The center of five restaurants is ( 40.77651589506405 -73.95835456693234 )


In [90]:
def reverseGeocode(coordinates): 
    result = rg.search(coordinates) 
      
    # result is a list containing ordered dictionary. 
    pprint.pprint(result)  
  
# Driver function 
if __name__=="__main__": 
      
    # Coorinates tuple.Can contain more than one pair. 
    coordinates =(lat_mean, lon_mean) 
      
    reverseGeocode(coordinates)  

[OrderedDict([('lat', '40.78343'),
              ('lon', '-73.96625'),
              ('name', 'Manhattan'),
              ('admin1', 'New York'),
              ('admin2', 'New York County'),
              ('cc', 'US')])]


### 4. Result <a name="result"></a>

The address I get is 1187 Lexington Avenue, New York, NY 10028, United States of America is the optimal location to open a new Italian restaurant for Mr.
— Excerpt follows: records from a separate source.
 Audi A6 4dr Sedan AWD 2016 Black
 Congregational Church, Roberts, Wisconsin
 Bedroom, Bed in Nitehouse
Panini. 

### 5. Discussion <a name="discussion"></a>

The location I would like to provide with Mr.Panini is __1187 Lexington Avenue__. Main reasons are:  

(1) __Manhattan__ is the most popular borough in NYC, with the highest density and a variety of restaurants. Mr.Panini's restaurant can benefit from large population and demand.   
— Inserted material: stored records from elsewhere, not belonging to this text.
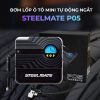Bơm lốp ô tô mini tự động ngắt Steelmate P05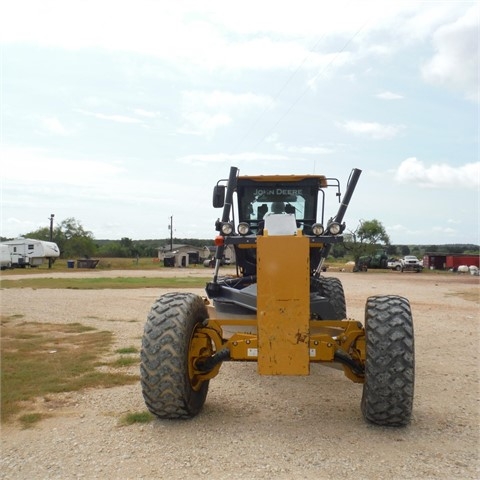 Motoconformadoras Deere 672G de medio uso en venta Ref.: 1441331887633756 No. 4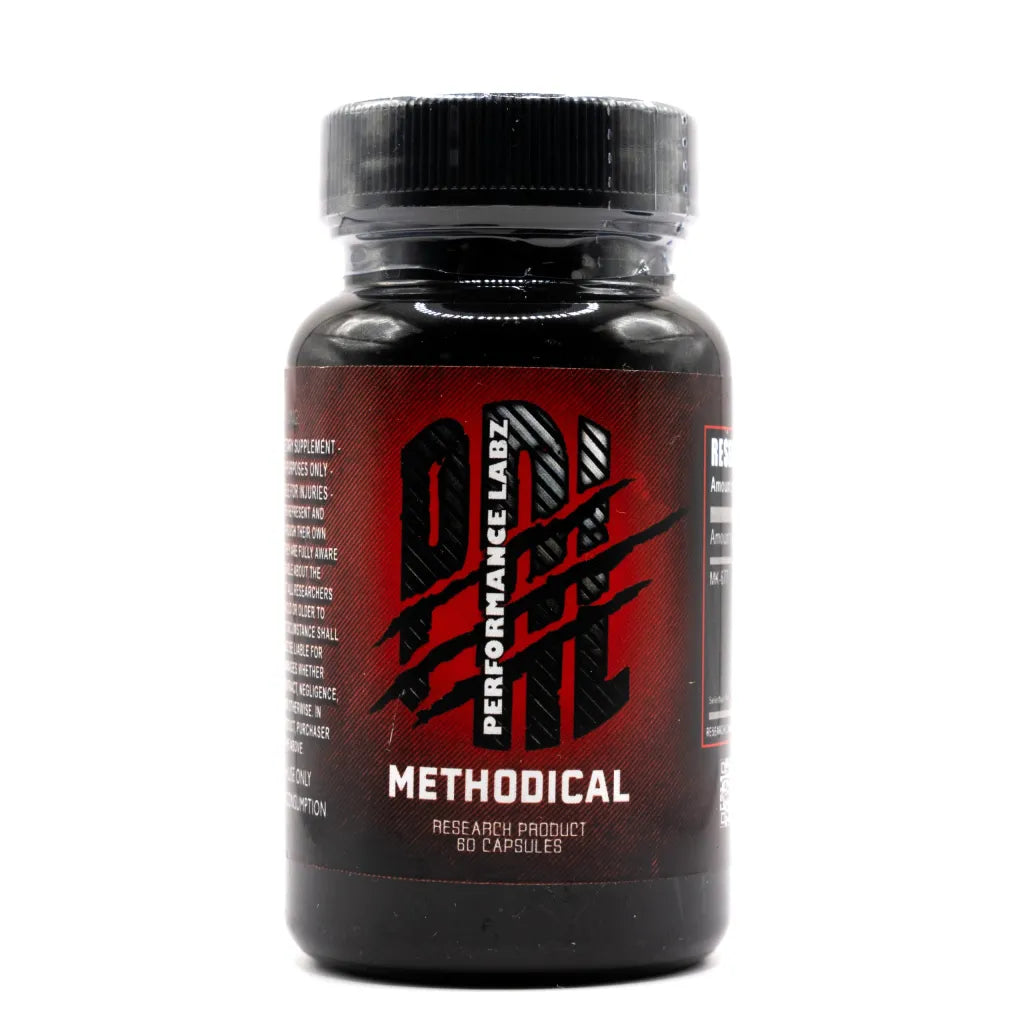 Methodical (MK-677) Capsules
(2) I saperate Manhattan into five clusters using __k-mean method__ to figure out the average rating in each cluster. The restaurants at this Neighborhood have average lowest rating. When people are surrounded by low rating restaurants, people would tend to choose the new one. As long as the new restaurant can offer tasty dishes, it is highly likely that the new one can receive higher rating. 
    
(3) When I look inside the cluster, I have to decide to build in which neighborhood. The method I used is to compare the number of restaurants in each neighborhood. Therefore, I narrow down __Lenox Hill__ and __Upper East Side__ because they have more restaurants than other neighborhoods. However, Upper East Side has lower rating. When people conduct comparing, Mr.Panini's restaurant can stand out. 
  
It is undoubtful that other factors, such as __other type of restaurants, the price, population distribution and etc__, should be considered. However, according to the methods I have learned from this course, 1187 Lexington Avenue would be the one I recommend. This address now is a La Marqueza Beauty Spa.

### 6. Conclusion <a name="conclusion"></a>

THe purpose of this project is to help Mr. Panini find an optimal location to move his business from California to New York. Thanks for __Cousera__ capstone project provides me with NYC data file so I can easily get the coordinates of neighborhood and borough in NYC. Through data from Foursquare API, I am able to cluster the italian restaurants into five cluster and calculate the average rating. Clustering helps me to narrow down the area. This project determine the optimal location only based on the competitors category, locations and ratings.   
   
For Mr.Panini, he is supposed to consider more factors include price, other type of restaurants, food quality, menu, populatition density, real estate availability and etc.